Microsoft’s technology plan for employees
Microsoft and its 160,000 employees made the transition to hybrid work in 2020, with the following new guidance released organization-wide to maintain and uphold security:
- Keeping devices healthy and managed: All devices that need access to corporate resources must be managed to seamlessly keep the device secure and protected from phishing and malicious websites.
- Making security everyone’s job: Microsoft is offering new training, opportunities to provide feedback, and a new virtual security summit to ensure employees are empowered and equipped to be more secure.
- Securing home offices: Microsoft will continue to build and offer resources and guidelines for employees that will work remotely either part or full time.
- Building for Zero Trust: Microsoft is asking developers to build with a Zero Trust mentality.
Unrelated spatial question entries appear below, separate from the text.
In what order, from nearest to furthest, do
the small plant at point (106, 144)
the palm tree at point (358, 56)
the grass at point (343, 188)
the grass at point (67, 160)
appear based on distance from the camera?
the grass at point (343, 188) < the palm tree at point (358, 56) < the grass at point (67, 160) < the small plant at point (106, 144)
Four key pillars to a new work reality
As security becomes increasingly top-of-mind for individuals and businesses, Microsoft has outlined key imperatives for users to be protected against cyber threats.
#1 – Using existing tools, including MFA
Recent cyberattacks have revealed that identity will be the battleground for attacks of the future. As businesses build their defenses for the new threat landscape, they should first examine the tools they already have.
For instance, MFA is a defense that organizations have available to them, and any Microsoft customer with a commercial service subscription can turn on MFA at no additional cost. However, Microsoft’s customer data show that only 18% have it turned on. Microsoft is actively working to make MFA rollout easier and more seamless for its customers, ensuring that the end-user experience is as frictionless and friendly as possible.
#2 – Embracing a Zero Trust Mindset
People and organizations need to have trust in the technologies that bring them together and adopting a Zero Trust strategy is no longer an option, but a new business imperative. When companies assume breach and provide the least privileged access necessary, this empowers employees with the flexibility and freedom they want.
Microsoft also believes that the future is passwordless and that the industry will see the transition happening this year. It recently deployed a new Zero Trust assessment tool that can help companies understand where they are currently on their Zero Trust journey and where they need to go.
#3 – Taking advantage of more robust security in the cloud
The benefits of the cloud for a remote or hybrid workforce are plentiful, and Microsoft believes that there will be a rapid migration to the cloud over the next six to 12 months as companies recover from 2020 and implement new infrastructure. Microsoft’s recent survey of its Microsoft Intelligent Security Association (MISA) partners found that 90% reported that customers have accelerated their move to the cloud due to the pandemic.
Having a strong cloud posture also provides a level of security that most companies are unable to achieve on their own. The recent NOBELIUM cyberattack revealed that that the vast majority of attacks originated on-premises, while attacks via the cloud were largely unsuccessful.
#4 – Investing in people and skills, and focusing on diversity
The shortage of cybersecurity professionals and a lack of diversity within teams are two big problems that attackers will take advantage in the coming year. 91% of Microsoft’s MISA partners reported more demand than supply for cybersecurity professionals, and there is an estimated shortfall of 3.5 million security professionals this year. This shortage would not only mean unfilled positions, but also too much work on existing teams.
By teaching, training, and arming new talent, this will solve the issue and build the workforce of the future. It is pertinent for organizations to build diverse teams that reflect the many viewpoints of people globally, including the same demographics as cyber attackers, to meet today’s security and privacy challenges.